PhD in Molecular Oncology

Job No: G123
Location: Darlinghurst, Sydney

Project title: New therapeutic strategies for triple negative breast cancer

Supervisors: Dr Alex Swarbrick and A/Prof Elgene Lim

The prognosis for breast cancer patients has improved markedly in the last 30 years, driven mainly by the development of drugs targeting the Estrogen (ER) and Her2 receptors. However, patients with so-called  ‘Triple negative’ breast cancer (TNBC), have not benefitted from these discoveries as their tumours do not express the Estrogen or Her2 receptors.  TNBC accounts for ~ 15% of diagnoses, occurs in younger patients than other subtypes and has a poor prognosis, with up to 40% of women dying within 5 years of diagnosis. For these patients conventional chemotherapy remains the only drug option. We need to do better.

We are using our unique insights into the biology of TNBC to develop new drug options for this aggressive disease. We have 3 areas of interest in which we are investigating TNBC biology and conducting preclinical studies:

1) Tumour stroma. Cancers are complex ecosystems in which many non-neoplastic cells play important roles. We have shown a critical role for cancer-associated fibroblasts (CAFs) in providing a ‘niche’ for cancer cells to reside in a stem-like drug-resistant state.

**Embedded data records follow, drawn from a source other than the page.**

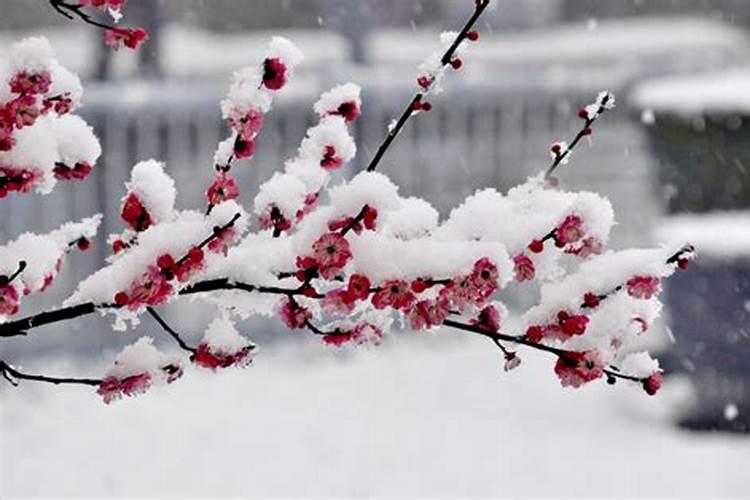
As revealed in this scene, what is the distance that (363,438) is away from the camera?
7516mm

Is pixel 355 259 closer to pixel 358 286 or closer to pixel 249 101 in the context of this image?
pixel 358 286

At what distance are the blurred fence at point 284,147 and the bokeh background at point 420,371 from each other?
13mm

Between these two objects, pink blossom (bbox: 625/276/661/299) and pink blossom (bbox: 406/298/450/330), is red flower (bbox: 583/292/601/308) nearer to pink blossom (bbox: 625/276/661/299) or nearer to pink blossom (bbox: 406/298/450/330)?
pink blossom (bbox: 625/276/661/299)

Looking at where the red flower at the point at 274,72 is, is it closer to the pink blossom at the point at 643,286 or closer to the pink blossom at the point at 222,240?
the pink blossom at the point at 222,240

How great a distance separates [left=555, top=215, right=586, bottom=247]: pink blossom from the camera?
2.78 m

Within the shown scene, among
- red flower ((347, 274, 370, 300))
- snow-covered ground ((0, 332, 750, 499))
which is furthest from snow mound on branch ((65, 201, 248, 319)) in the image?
snow-covered ground ((0, 332, 750, 499))

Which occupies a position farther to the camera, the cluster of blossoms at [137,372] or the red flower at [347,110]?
the red flower at [347,110]

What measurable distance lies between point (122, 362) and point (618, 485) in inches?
162

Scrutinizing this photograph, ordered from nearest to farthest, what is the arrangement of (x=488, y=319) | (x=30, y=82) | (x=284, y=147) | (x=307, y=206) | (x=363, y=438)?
(x=30, y=82), (x=488, y=319), (x=307, y=206), (x=363, y=438), (x=284, y=147)

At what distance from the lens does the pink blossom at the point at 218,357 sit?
9.80 ft

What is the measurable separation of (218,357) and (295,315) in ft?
0.56

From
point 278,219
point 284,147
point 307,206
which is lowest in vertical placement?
point 278,219

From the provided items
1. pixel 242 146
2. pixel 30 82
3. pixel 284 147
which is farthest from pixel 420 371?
pixel 30 82

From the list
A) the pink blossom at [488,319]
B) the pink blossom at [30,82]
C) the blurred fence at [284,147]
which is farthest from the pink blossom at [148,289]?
the blurred fence at [284,147]
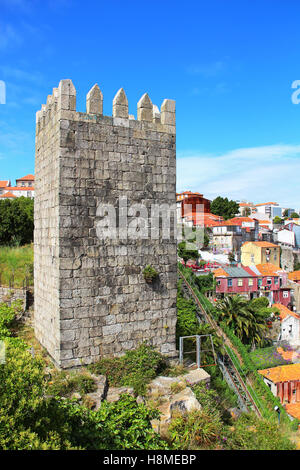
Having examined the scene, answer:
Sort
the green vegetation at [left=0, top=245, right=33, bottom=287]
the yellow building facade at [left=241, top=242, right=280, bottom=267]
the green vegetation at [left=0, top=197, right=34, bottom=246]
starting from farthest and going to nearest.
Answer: the yellow building facade at [left=241, top=242, right=280, bottom=267] → the green vegetation at [left=0, top=197, right=34, bottom=246] → the green vegetation at [left=0, top=245, right=33, bottom=287]

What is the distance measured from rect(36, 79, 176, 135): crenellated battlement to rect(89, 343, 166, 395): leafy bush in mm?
5532

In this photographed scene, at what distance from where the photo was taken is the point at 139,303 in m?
8.55

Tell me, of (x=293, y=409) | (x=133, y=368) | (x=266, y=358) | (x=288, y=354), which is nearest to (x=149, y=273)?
(x=133, y=368)

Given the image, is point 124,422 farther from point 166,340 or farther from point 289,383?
point 289,383

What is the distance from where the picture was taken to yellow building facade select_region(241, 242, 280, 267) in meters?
48.3

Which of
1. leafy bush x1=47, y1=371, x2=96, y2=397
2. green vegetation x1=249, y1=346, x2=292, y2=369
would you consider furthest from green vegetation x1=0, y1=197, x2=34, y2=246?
leafy bush x1=47, y1=371, x2=96, y2=397

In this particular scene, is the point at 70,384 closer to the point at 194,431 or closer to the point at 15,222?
the point at 194,431

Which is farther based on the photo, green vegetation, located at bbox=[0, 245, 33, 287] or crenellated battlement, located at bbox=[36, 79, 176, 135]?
green vegetation, located at bbox=[0, 245, 33, 287]

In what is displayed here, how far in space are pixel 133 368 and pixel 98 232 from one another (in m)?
3.24

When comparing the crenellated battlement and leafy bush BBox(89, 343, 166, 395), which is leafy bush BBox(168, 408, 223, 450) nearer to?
leafy bush BBox(89, 343, 166, 395)

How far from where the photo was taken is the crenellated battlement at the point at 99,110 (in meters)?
7.76

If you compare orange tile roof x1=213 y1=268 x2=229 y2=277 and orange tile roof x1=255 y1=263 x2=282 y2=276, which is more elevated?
orange tile roof x1=213 y1=268 x2=229 y2=277

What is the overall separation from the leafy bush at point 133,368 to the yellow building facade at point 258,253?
42241 millimetres

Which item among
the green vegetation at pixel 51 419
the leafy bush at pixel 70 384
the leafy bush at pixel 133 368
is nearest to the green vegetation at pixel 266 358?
the leafy bush at pixel 133 368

2)Endocrine therapy. While TNBC do not express ER, many express the related Androgen receptor (AR). There is evidence that AR may drive tumour growth in certain TNBC.

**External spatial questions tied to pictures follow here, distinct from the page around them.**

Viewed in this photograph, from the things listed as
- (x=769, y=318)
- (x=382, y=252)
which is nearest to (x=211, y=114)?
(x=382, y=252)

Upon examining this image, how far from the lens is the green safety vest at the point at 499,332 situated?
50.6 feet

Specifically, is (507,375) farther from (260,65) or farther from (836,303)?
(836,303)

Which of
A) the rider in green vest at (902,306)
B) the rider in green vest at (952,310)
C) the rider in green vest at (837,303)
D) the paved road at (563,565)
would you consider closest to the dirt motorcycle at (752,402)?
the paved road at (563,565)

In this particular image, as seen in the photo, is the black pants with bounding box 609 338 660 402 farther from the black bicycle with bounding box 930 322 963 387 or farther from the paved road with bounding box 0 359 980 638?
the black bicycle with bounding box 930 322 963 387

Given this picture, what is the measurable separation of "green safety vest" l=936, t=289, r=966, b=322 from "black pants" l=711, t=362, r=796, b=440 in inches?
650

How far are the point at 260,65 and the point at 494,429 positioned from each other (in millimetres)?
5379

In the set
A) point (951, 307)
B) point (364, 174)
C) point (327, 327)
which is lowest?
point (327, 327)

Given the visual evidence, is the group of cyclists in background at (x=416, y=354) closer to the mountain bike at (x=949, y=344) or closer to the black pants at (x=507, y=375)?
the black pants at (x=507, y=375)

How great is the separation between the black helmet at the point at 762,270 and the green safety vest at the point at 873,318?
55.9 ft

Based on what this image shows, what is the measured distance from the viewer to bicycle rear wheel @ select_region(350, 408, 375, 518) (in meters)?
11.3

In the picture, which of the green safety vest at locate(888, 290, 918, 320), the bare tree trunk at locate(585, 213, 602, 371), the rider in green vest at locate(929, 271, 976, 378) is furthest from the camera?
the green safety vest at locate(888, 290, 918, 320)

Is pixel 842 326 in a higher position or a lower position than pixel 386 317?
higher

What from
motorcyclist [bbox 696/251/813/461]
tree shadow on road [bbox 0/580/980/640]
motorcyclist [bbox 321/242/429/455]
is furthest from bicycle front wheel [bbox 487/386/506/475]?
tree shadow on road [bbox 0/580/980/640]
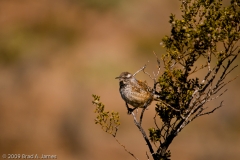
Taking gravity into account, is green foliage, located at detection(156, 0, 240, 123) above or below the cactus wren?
below

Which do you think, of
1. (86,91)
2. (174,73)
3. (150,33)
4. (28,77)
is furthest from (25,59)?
(174,73)

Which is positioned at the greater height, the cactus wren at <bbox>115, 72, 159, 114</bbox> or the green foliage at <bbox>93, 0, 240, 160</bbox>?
the cactus wren at <bbox>115, 72, 159, 114</bbox>

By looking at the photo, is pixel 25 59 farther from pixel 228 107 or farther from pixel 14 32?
pixel 228 107

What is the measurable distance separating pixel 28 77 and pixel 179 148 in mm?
7027

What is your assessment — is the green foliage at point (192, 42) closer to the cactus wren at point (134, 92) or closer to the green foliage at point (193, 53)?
the green foliage at point (193, 53)

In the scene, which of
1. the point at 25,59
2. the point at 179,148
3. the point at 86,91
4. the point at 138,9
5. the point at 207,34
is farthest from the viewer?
the point at 138,9

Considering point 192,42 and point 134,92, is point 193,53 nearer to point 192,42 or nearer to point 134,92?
point 192,42

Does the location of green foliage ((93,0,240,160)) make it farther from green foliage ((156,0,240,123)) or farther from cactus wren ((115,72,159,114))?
cactus wren ((115,72,159,114))

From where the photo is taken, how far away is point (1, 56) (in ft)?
71.3

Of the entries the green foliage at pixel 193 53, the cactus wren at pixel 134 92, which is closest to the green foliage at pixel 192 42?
the green foliage at pixel 193 53

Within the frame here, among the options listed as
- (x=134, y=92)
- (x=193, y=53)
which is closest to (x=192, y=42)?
(x=193, y=53)

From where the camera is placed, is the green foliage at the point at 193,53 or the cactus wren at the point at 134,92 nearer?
the green foliage at the point at 193,53

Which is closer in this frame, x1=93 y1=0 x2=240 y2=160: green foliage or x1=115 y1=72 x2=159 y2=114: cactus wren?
x1=93 y1=0 x2=240 y2=160: green foliage

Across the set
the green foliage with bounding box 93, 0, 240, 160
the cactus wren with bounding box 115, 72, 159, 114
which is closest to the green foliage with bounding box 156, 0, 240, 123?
the green foliage with bounding box 93, 0, 240, 160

3) Immunotherapy. New agents that activate the immune system are showing remarkable success in the treatment of certain cancers. The results in breast cancer are less dramatic, however clinical benefit has been seen in a proportion of TNBC patients. We aim to uncover how breast cancers resist immunotherapy and devise new strategies to sensitise TNBC to immunotherapy.

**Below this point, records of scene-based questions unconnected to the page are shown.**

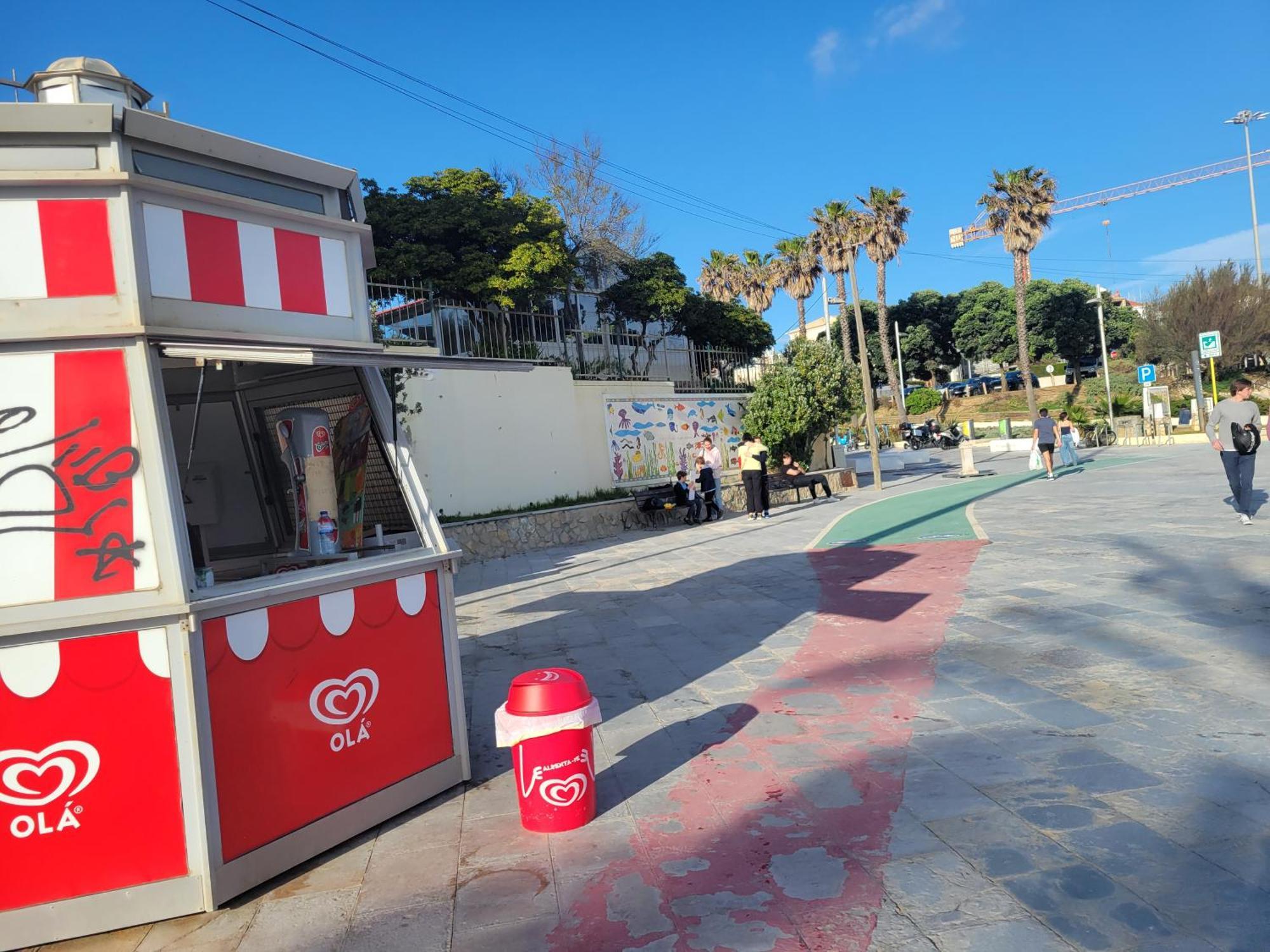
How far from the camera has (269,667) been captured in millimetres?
3721

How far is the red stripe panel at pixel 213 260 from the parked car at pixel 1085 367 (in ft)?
219

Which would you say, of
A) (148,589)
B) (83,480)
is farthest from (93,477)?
(148,589)

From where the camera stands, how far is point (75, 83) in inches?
154

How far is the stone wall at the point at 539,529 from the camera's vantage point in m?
14.9

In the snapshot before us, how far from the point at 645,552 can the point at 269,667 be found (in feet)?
34.4

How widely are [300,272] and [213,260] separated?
460 millimetres

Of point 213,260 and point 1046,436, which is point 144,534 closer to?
point 213,260

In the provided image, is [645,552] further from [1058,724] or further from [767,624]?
[1058,724]

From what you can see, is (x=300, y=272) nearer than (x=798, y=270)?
Yes

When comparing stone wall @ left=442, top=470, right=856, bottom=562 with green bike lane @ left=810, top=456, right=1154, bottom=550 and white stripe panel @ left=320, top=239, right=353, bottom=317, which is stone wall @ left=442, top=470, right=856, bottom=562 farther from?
white stripe panel @ left=320, top=239, right=353, bottom=317

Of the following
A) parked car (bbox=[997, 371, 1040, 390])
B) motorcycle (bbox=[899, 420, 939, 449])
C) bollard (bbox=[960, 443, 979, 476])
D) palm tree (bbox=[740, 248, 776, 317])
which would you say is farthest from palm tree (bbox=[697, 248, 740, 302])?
parked car (bbox=[997, 371, 1040, 390])

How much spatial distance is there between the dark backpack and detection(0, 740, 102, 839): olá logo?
11.7 metres

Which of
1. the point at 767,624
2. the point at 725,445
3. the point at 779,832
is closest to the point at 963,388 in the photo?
the point at 725,445

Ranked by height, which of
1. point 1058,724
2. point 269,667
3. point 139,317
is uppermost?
point 139,317
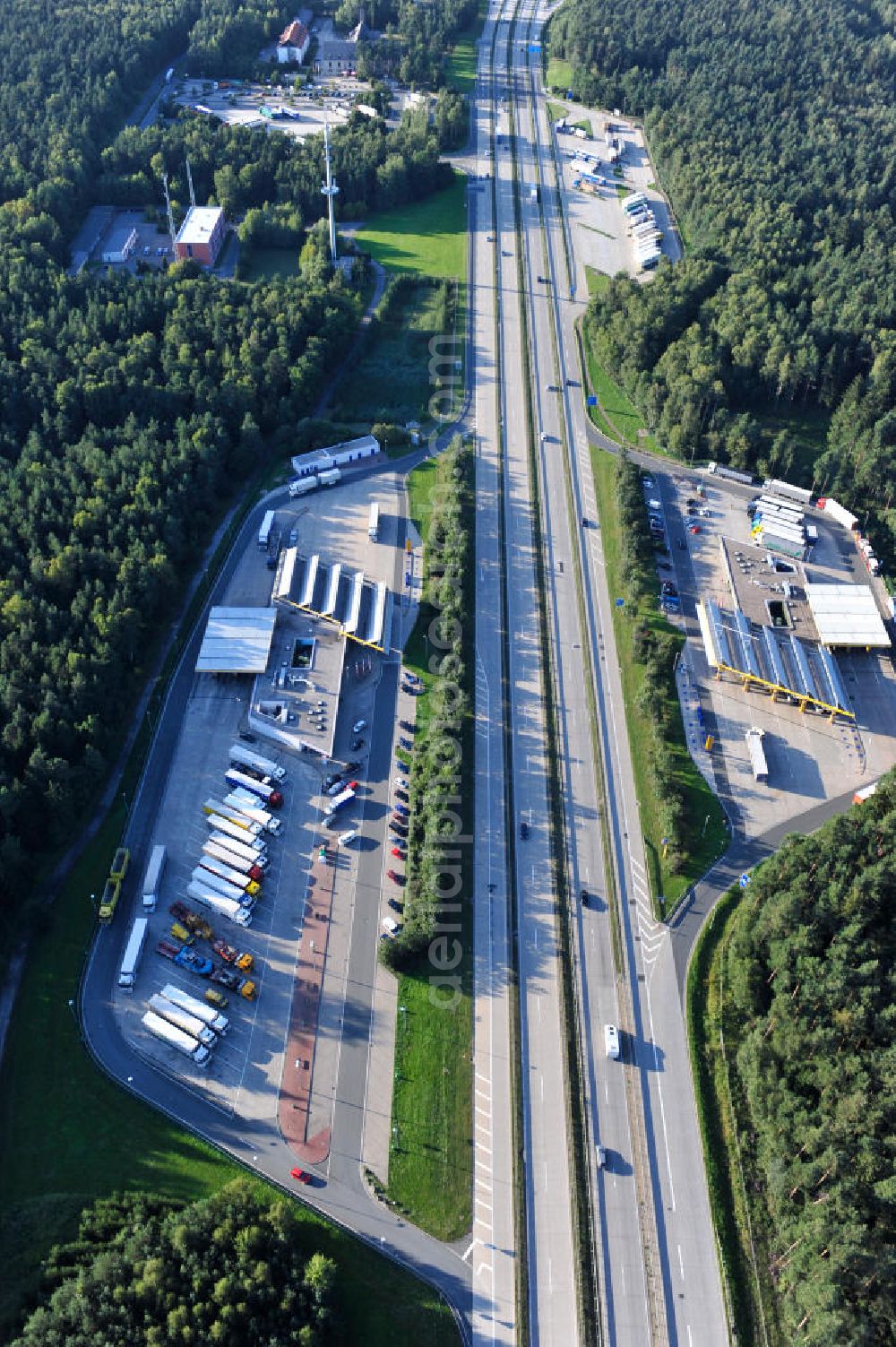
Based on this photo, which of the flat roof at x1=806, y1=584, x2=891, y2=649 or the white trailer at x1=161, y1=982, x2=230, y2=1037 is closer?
the white trailer at x1=161, y1=982, x2=230, y2=1037

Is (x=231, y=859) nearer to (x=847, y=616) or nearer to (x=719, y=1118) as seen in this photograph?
(x=719, y=1118)

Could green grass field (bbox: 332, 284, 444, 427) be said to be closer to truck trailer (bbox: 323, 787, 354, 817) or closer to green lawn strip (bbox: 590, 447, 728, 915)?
green lawn strip (bbox: 590, 447, 728, 915)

To provide a world class preclinical experimental platform, we have developed a large collection of patient-derived xenograft (PDX) models of disease. Here fresh breast cancer tissue is grown in immunodeficient mice. PDX maintain many of the features of their parent cancer and are the gold standard for preclinical studies. PDX moldes are complemented by a series of syngenic models in which mice maintain intact immune systems.


We are looking for an enthusiastic applicant to join our multidisciplinary team of biologists, oncologists, pathologists and bioinformaticians.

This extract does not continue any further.